We continue in this vein for a few minutes and then I find myself in a very strange situation. I am old enough to be his father, for God’s sake, but Alex’s enormous personality somehow makes me the timid younger brother who would do anything for the big brother’s approval.   Of course we walk into the tunnel.   Of course, we have no light source.   Of course, within 200 feet, we can’t see anything: rails, ties, walls, each other, our hands in front of our faces and, least of all, any light from the other end of the tunnel.

It takes forever.   We check in periodically.   We figure out that if we each walk just inside one of the rails, we can probe the rail with our toes and figure out where to put our feet.   The experience of absolutely no discernible light at all is very, very strange.   I experience terror, both rational and atavistic.
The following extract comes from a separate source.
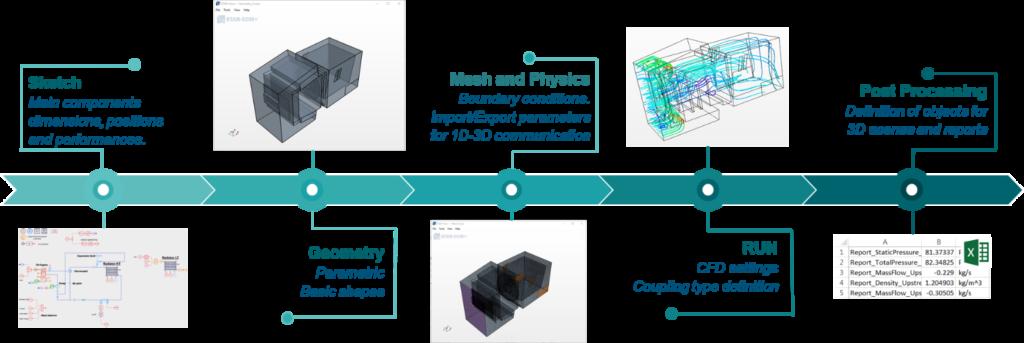 co-simulation 1D/3D simulation for thermal management system optimization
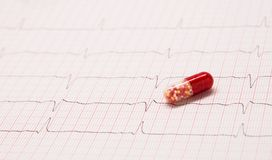 Red pill on the electrocardiogram Royalty Free Stock Image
The rational terror is this: I have spent perhaps 30 or 40 hours running on these tracks, and never yet encountered a train, but given the idiotic thing we are doing, one is practically guaranteed to appear. And then?   I can think of a few choices.   One, lie down in the gravel, hands over head, and hope the train isn’t dragging anything. Two, stand in one of the pockets between two of the ten- or twelve-inch ribs in the walls, press my face into the wall, and try not to fall backward in the roar and the shaking and the gut-loosening terror.   Even thinking about Option Two makes my guts feel funny.   Option Three is to jump in front of the train and abbreviate the terror.

I don’t share this with Alex.   We trudge, trip, trudge and strain our eyes.   For a while, I walk with my hands straight in front of me, irrationally scared that I’ll walk into something that will poke my eyes out.   We don’t talk much.

At one point, I trip and almost go down. We stop periodically, thinking we’ve heard something.   Our eyes play tricks; one of us says, “stop!” and we both strain our eyes to see the light that one of us thinks he’s seen.   No light.

And then, finally, maybe there is a little light. Both of us think so.   Another few minutes, and we’re sure of it.   Not the end of the tunnel, but the faint outlines of the rails, a couple of hundred yards ahead of us.   We test by waving our hands in front of us: sure enough, the rails go away when our hands are roughly in the right position. We still have to walk slowly, because we can’t see feet, track or anything near us.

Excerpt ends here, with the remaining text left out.